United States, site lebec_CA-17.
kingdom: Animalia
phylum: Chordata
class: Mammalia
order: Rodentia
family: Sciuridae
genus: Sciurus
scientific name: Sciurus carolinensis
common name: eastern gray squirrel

○ ○ ○

## THE TASK
Go to the line containing "order: Rodentia" in the listing. Print it and every line through the last one, exactly and with nothing more.

## RESPONSE AREA
order: Rodentia
family: Sciuridae
genus: Sciurus
scientific name: Sciurus carolinensis
common name: eastern gray squirrel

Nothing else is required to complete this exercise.